Just Like Humans, Dogs are Superstitious

©Scott Sheaffer, CDBC, CPDT-KA, USA Dog Behavior, LLC

You wear that special t-shirt when watching your favorite sports team play; you’ve found that if you don’t, they lose. This is known as superstitious behavior and we all do it. Sometimes we do it intentionally, and sometimes we do it unconsciously.

You might be surprised to learn that dogs (yes, dogs) also engage in superstitious behavior, albeit of the unconscious type. This superstitious behavior can have significant ramifications in dogs with behavioral issues such as aggression or separation anxiety.

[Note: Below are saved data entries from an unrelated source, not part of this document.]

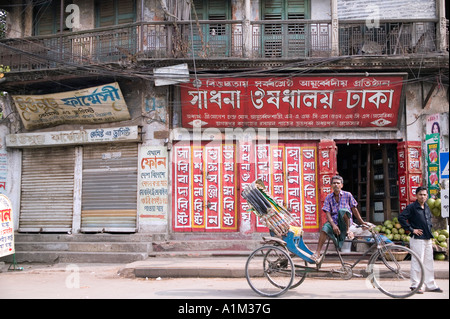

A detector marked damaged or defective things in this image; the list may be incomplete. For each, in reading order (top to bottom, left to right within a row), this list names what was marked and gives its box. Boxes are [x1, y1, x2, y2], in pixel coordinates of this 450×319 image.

rusty shutter [19, 147, 75, 232]
rusty shutter [81, 144, 137, 232]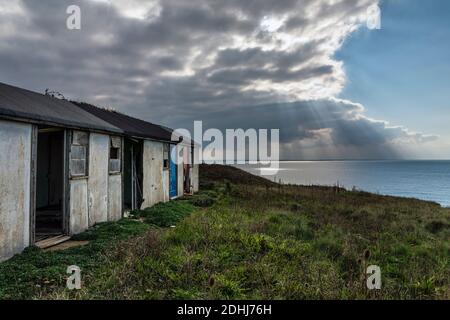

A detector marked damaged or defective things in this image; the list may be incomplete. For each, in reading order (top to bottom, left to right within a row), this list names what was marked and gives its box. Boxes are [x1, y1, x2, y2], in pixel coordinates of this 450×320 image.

broken window [69, 131, 89, 178]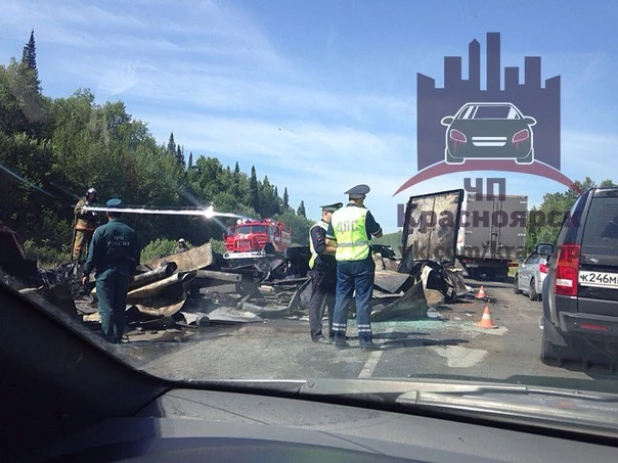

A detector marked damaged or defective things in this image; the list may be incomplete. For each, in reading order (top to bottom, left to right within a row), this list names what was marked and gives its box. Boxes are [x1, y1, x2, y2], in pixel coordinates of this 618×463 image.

burnt vehicle wreckage [0, 192, 474, 340]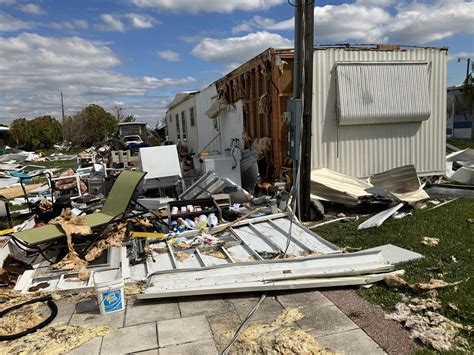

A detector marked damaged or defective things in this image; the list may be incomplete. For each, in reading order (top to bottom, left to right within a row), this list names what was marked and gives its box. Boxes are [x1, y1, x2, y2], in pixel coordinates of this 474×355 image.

damaged mobile home [167, 44, 448, 179]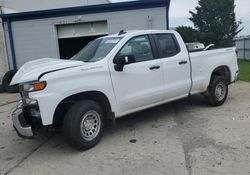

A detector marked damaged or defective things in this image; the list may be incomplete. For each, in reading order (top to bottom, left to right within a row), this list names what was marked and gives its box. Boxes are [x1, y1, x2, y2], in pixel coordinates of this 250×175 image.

crumpled hood [10, 57, 84, 85]
damaged front bumper [12, 100, 33, 137]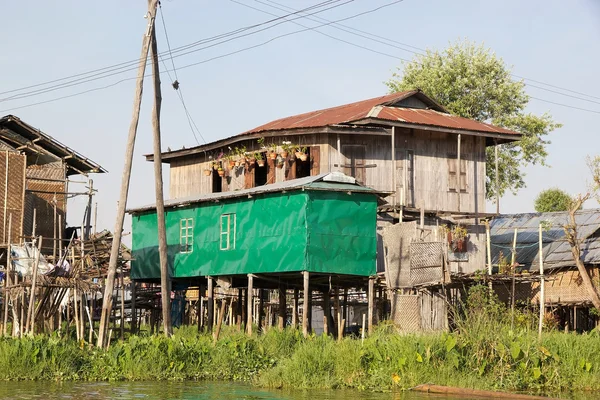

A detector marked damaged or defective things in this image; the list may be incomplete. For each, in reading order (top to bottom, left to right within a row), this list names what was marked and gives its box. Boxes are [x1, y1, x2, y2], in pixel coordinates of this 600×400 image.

rusty metal roof [244, 90, 520, 137]
rusty metal roof [490, 209, 600, 272]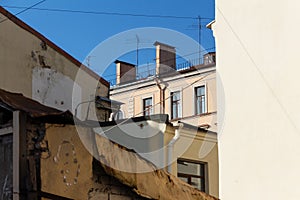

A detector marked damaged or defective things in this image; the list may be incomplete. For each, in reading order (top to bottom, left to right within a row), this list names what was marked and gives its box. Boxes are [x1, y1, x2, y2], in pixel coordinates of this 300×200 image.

peeling plaster wall [0, 12, 109, 120]
peeling plaster wall [40, 124, 146, 199]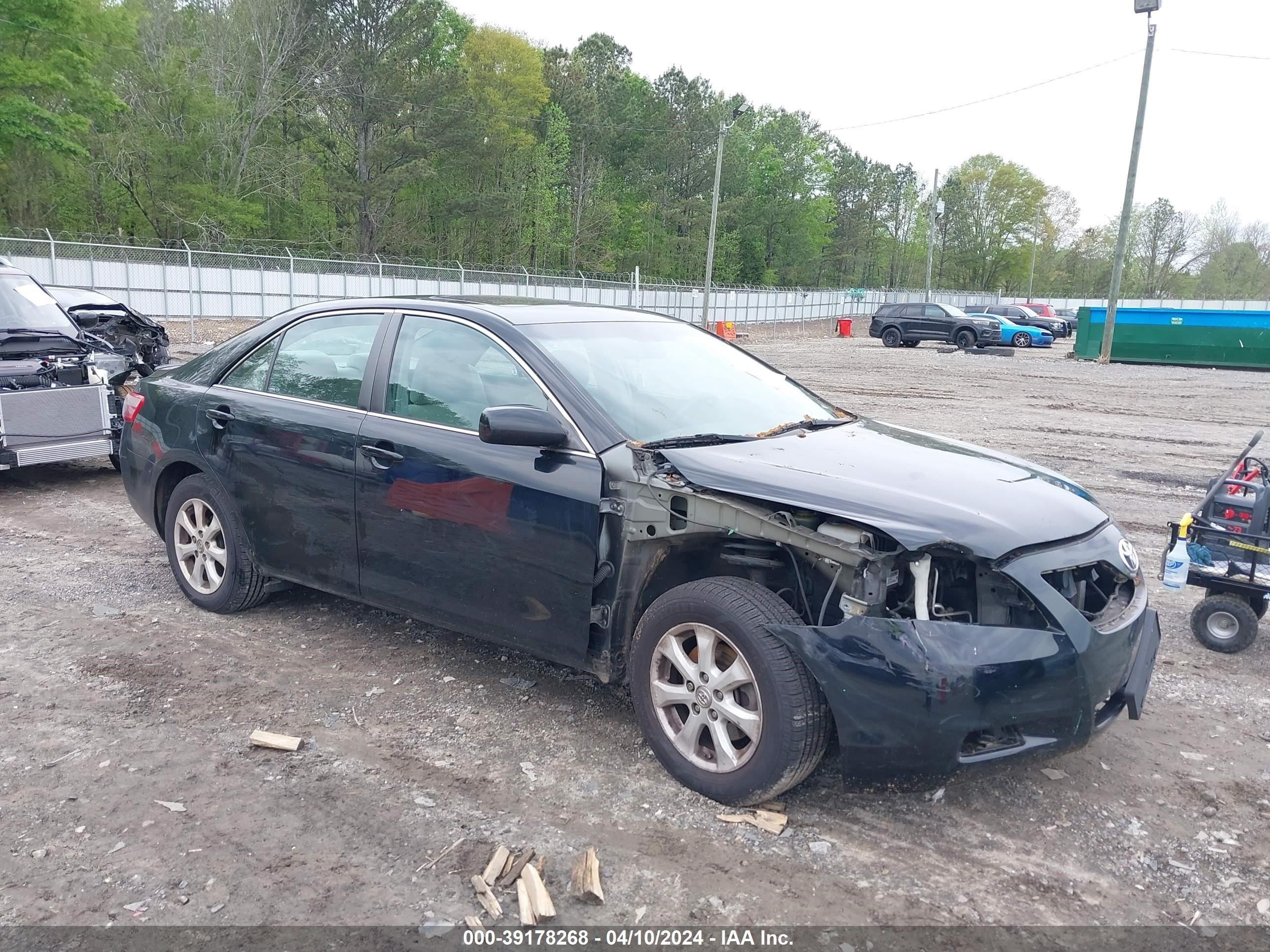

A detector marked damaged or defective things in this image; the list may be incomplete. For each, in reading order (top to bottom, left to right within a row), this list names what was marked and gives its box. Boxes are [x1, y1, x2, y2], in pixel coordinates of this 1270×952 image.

damaged front end [604, 442, 1163, 782]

It all has to do with Pavlov’s dog.

In the late nineteenth century, Ivan Pavlov, a Russian physiologist, learned that he could get a dog to associate a bell (conditioned stimulus) with the presence of food (unconditioned stimulus). This association became so strong that if Pavlov merely rang the bell, even in the absence of any food, the dog would begin to salivate. The dog had learned to unconsciously connect the ringing of the bell with the same response he had when he actually saw food (conditioned response).

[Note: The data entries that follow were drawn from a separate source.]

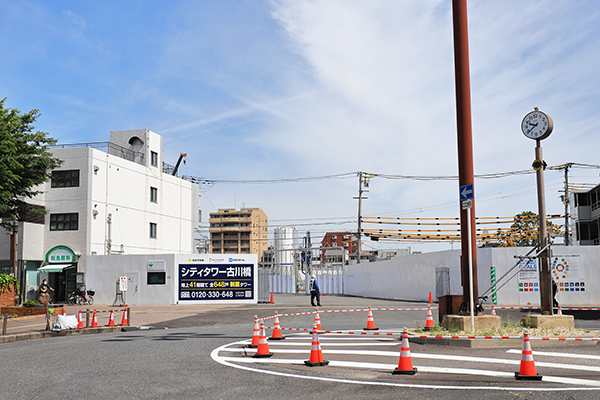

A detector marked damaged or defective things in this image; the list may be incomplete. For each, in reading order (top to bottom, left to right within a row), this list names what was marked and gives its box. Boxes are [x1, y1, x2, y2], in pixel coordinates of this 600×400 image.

rusty metal pole [454, 0, 478, 310]
rusty metal pole [536, 142, 552, 314]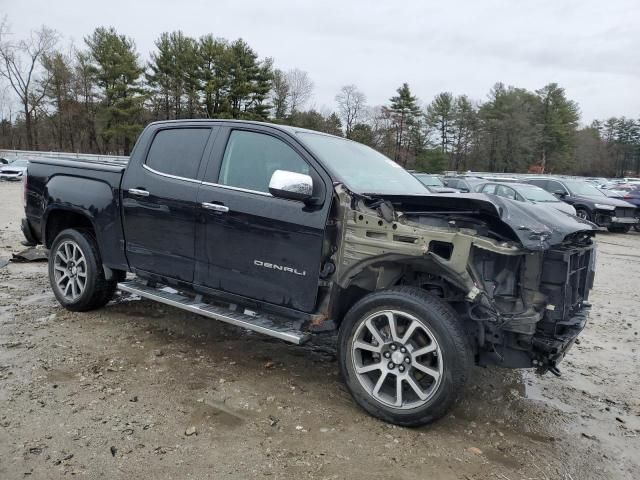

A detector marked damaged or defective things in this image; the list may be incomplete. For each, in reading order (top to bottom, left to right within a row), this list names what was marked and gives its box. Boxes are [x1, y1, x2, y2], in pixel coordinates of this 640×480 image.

damaged front end [328, 186, 596, 376]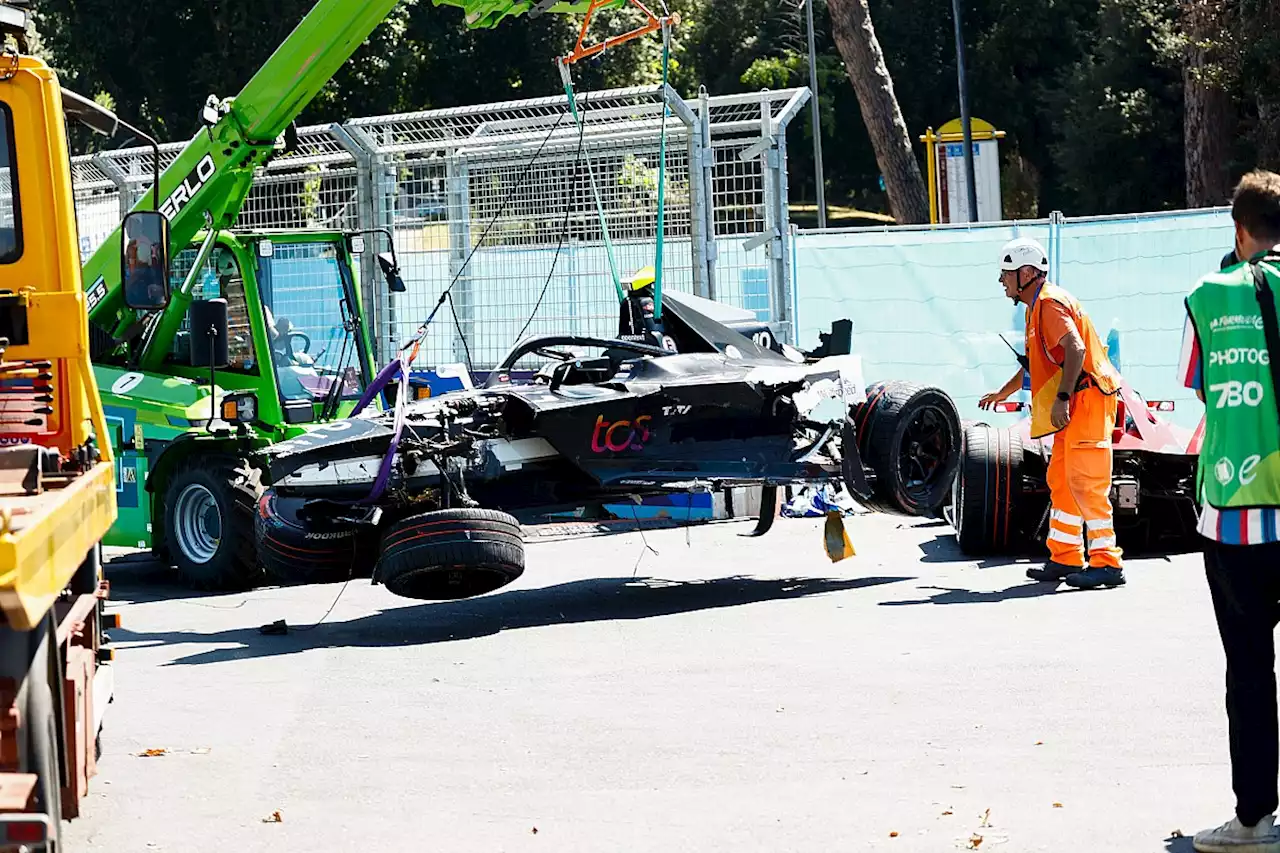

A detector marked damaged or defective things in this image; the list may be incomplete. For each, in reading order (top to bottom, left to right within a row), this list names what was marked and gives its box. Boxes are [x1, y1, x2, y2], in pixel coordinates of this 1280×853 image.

detached wheel [161, 456, 258, 588]
detached wheel [256, 486, 372, 584]
detached wheel [376, 510, 524, 604]
crashed formula e car [252, 290, 960, 604]
detached wheel [856, 382, 956, 516]
detached wheel [952, 424, 1032, 556]
crashed formula e car [944, 378, 1208, 552]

Let’s revisit that special t-shirt you wear in order to help your sports team win. Over time, you had a few instances when your team won (unconditioned stimulus) while you had that t-shirt on (conditioned stimulus). You ultimately were conditioned to think that wearing the t-shirt caused your team to win (conditioned response).

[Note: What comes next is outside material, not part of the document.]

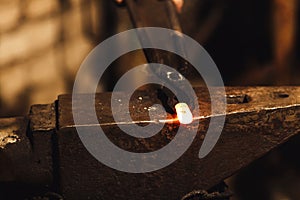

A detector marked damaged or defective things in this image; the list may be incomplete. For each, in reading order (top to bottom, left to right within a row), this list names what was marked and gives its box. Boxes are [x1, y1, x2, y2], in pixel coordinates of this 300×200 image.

rust on anvil [55, 86, 300, 200]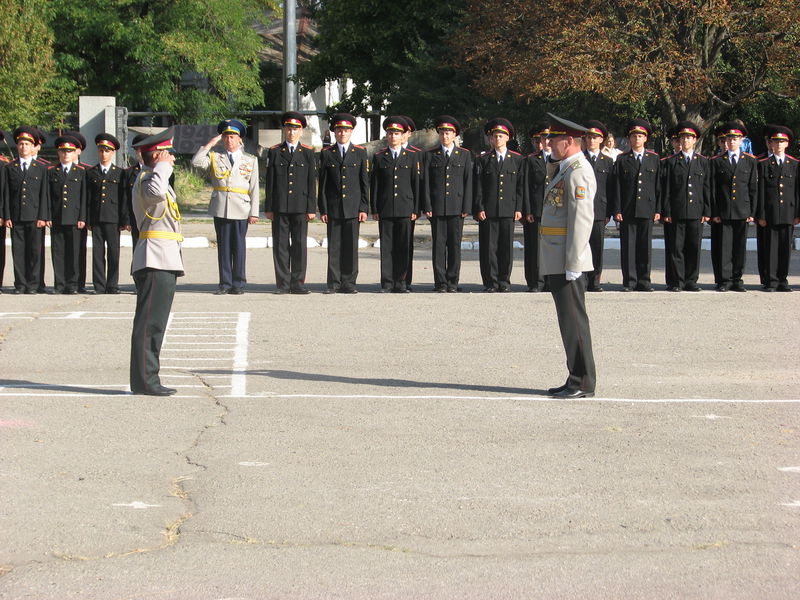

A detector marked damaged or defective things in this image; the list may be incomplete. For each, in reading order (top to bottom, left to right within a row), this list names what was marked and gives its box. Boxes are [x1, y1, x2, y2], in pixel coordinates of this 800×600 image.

cracked asphalt [1, 227, 800, 596]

And that is how superstitious behaviors start – it’s Pavlovian. This type of learning is known as classical, Pavlovian or respondent conditioning. It’s a staple of all Psychology 101 courses.

How do dogs create superstitious behaviors?

A good example is dog-dog aggression. This is when dogs act aggressively toward other dogs when they see them and it’s the most common behavior problem I see. The following represents a common origin for dog-dog aggression (there are a number of other ways this behavior can start too):

Max the Border Collie is taken from his mother at three weeks of age. He is hand raised by humans who are unable to expose him to his siblings and they fail to expose him to any other puppies or adult dogs.

At 3.5 months of age, Max finally gets to meet another dog. Unfortunately, the meeting does not go well. The older adult lab does not take kindly to Max’s jumping and licking. He lightly bites Max on the muzzle to get him to stop these unruly behaviors (unconditioned stimulus). Max retreats and is scared to death (unconditioned response). Unfortunately, Max has two or three more of these types of bad introductions as a result of his immature dog-dog greeting behaviors.

Max quickly makes the association that just the appearance of any dog (conditioned stimulus) causes bad things to happen to him. Any time he sees any dog in any context, he learns to act aggressively in an attempt to get the dog to leave him alone (conditioned response).

Max’s superstition is his incorrect belief that the appearance of any dog in any situation predicts that bad things will happen to him. The goal of behavior modification with Max will be to carefully manage (through some form of desensitization and counter conditioning) how he views this conditioned stimulus (i.e., other dogs).

Dogs develop these associations (i.e., superstitions) in the same way that humans do. I find the similarities between human and dog psychology compelling, and humbling. Many of the treatment protocols used in human psychology have their basis in ethology (i.e., animal psychology).

Addressing aggression and other behavior issues in dogs can be complex because of the conditioning issues involved. If handled incorrectly, behavior problems frequently become worse. Please contact someone who is certified by a recognized sanctioning body as a behavior consultant or animal behaviorist if your dog is experiencing problematic behavior issues.